Les Petites Filles modernes - Compagnie Louis Brouillard - Joël Pommerat © Agathe Pommerat

Joël Pommerat invite à rencontrer Jade et Marjorie, Les Petites Filles modernes  d’un conte fantastico-initiatique où amour, amitié et oppression sont liés.

Après Contes et Légendes (2019), spectacle décortiquant la construction identitaire de deux garçons au cours de l’adolescence, Joël Pommerat continue à dérouler le fil de ses idées sur cette période charnière en plongeant dans le quotidien compliqué de deux collégiennes. Au début, Jade et Marjorie ne s’apprécient pas. La première fait vivre un enfer à l’autre – c’est d’ailleurs ainsi que l’on fait leur connaissance, sur le pas de la porte du bureau du proviseur. Puis, elles vont finir par se trouver des points communs, notamment via l’opposition virulente envers leurs parents – que l’on ne voit pas une seule fois, mais entend distinctement. Elles deviennent alors amies et trouvent refuge dans un monde fabuleux.
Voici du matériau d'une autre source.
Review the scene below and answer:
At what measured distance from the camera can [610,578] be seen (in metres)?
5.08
En usant de leur imagination pour s’extirper d’une réalité devenue trop lourde – la pièce n’hésite pas à traiter de sujets forts comme le harcèlement scolaire, la maltraitance, la révolte ou la violence –, l’histoire de ces deux gamines n’est pas sans rappeler celle, tragique, du duo Jess / Leslie du roman Le Royaume de la rivière (1977) de Katherine Paterson (rebaptisé Le Secret de Terabithia suite à l’adaptation cinématographique éponyme, en 2007). Si, dans ce récit, l’un des deux héros finit par trouver la mort, ce n’est pas le cas dans Petites Filles modernes (titre provisoire)… bien que ces dernières soient menacées, elles aussi, d’être séparées.
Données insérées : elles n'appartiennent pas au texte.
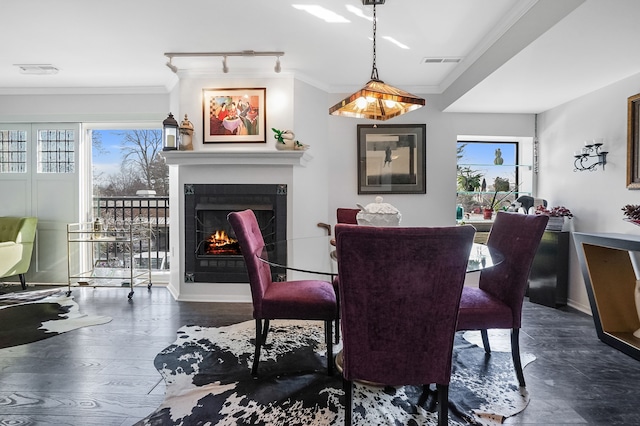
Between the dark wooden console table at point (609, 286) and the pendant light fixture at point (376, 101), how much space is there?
1768mm

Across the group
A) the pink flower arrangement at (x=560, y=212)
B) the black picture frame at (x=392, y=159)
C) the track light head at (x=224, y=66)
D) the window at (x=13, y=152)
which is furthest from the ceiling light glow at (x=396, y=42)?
the window at (x=13, y=152)

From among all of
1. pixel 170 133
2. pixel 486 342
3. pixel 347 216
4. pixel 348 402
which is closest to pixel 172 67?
pixel 170 133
Sur un plateau jouant constamment avec les clairs-obscurs – marque de fabrique du metteur en scène et auteur –, la chambre fait office de point de bascule dans l’univers parallèle. Dans un jeu de lumières immersives, effets d’optique, fondus au noir et utilisation de la vidéo, les espaces se créent et se déconstruisent à l’envi, brouillant les repères et les perspectives entre vie réelle et fictive. Là, les enfants attendent patiemment qu’un orage passe, matérialisé par de brusques zébrures éclatantes sur des rideaux en accordéon. Ensuite, les voilà projetées dans un décor étrange, où l’on devine une porte, gardée par un vieillard. Ici, Jade et Juliette ne sont pas seules. En parallèle de leur amitié naissante, une autre intrigue se tisse : celle de deux êtres, bannis pour s’être aimés, et que seul un puits magique semble en mesure de réunir. Quand Cendrillon (2011), réécriture du conte de Perrault, interrogeait les notions de merveilleux et de surnaturel, Les Petites Filles modernes s’en empare avec le plus grand sérieux, les plaçant au centre de l’expérience théâtrale. Le besoin d’évasion des deux protagonistes fait par conséquent écho à la quête d’émancipation propre à cet âge, que l’on retrouve parfaitement résumée dans une réplique : « Me donne pas d’ordre ! J’ai pas envie d’être ici non plus, parce que je m’en fous que ça finisse mal ! J’ai juste envie de partir ! ».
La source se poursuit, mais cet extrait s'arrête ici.